De novo microbial production of picolinic acid via a short-cut biosynthetic pathway

Abstract

Picolinic acid (PA) is a tryptophan-derived metabolite produced in animals via the kynurenine pathway. Its strong metal-chelating properties and broad antimicrobial, antiviral, and anticancer activities have driven widespread use of PA salts in nutritional supplements and animal feed. Current industrial PA manufacturing depends on petroleum-derived substrates and harsh chemical processes, generating significant environmental burdens. In this work, we develop a sustainable microbial alternative by engineering an artificial shortcut pathway in Escherichia coli. Using chorismate as the entry point, we constructed a hybrid route that couples salicylic acid (SA) biosynthesis with a partial SA degradation module, enabling PA formation in only four enzymatic steps, far fewer than the eleven-step natural pathway. Enhancing SA precursor flux through a pyruvate-mediated metabolic driving force, together with fermentation optimization, allowed the engineered strain to produce 560.02 mg L⁻¹ PA in shake-flask cultures from glucose. This work presents an innovative biocatalytic strategy for PA production and underscores the commercial promise of a biotechnological route capable of replacing conventional chemical synthesis and advancing sustainable PA manufacturing.

▶ Data section:
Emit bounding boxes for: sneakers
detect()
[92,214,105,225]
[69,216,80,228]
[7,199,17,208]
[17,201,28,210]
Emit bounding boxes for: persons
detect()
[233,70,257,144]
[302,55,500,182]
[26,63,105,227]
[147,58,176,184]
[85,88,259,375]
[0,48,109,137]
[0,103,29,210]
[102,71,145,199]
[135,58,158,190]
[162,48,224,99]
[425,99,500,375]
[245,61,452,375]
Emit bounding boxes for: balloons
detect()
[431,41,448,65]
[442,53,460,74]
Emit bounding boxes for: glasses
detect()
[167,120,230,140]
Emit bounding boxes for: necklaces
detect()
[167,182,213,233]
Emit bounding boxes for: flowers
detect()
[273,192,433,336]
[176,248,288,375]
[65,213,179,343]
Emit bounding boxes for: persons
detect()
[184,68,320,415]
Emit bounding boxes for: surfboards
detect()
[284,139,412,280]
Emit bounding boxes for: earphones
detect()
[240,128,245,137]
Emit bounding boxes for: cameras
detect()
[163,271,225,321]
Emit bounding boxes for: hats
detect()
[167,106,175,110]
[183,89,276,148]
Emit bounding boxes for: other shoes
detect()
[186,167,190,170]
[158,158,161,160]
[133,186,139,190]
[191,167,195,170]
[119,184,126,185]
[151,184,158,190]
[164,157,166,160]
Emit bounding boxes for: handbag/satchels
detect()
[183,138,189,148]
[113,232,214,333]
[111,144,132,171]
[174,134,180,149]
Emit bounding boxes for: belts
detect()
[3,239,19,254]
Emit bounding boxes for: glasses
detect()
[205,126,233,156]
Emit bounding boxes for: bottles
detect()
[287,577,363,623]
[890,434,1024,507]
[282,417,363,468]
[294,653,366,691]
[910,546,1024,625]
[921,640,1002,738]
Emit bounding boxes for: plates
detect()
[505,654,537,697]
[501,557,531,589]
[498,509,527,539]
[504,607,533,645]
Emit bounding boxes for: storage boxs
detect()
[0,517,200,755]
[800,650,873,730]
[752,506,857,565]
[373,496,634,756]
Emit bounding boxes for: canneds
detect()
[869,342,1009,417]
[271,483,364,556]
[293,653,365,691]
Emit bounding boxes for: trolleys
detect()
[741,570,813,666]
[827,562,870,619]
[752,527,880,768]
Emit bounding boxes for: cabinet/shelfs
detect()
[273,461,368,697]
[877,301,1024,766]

▶ About this task: Reproduce the picolinic acid abstract above word for word, title included.

▶ Exercise result:
De novo microbial production of picolinic acid via a short-cut biosynthetic pathway

Abstract

Picolinic acid (PA) is a tryptophan-derived metabolite produced in animals via the kynurenine pathway. Its strong metal-chelating properties and broad antimicrobial, antiviral, and anticancer activities have driven widespread use of PA salts in nutritional supplements and animal feed. Current industrial PA manufacturing depends on petroleum-derived substrates and harsh chemical processes, generating significant environmental burdens. In this work, we develop a sustainable microbial alternative by engineering an artificial shortcut pathway in Escherichia coli. Using chorismate as the entry point, we constructed a hybrid route that couples salicylic acid (SA) biosynthesis with a partial SA degradation module, enabling PA formation in only four enzymatic steps, far fewer than the eleven-step natural pathway. Enhancing SA precursor flux through a pyruvate-mediated metabolic driving force, together with fermentation optimization, allowed the engineered strain to produce 560.02 mg L⁻¹ PA in shake-flask cultures from glucose. This work presents an innovative biocatalytic strategy for PA production and underscores the commercial promise of a biotechnological route capable of replacing conventional chemical synthesis and advancing sustainable PA manufacturing.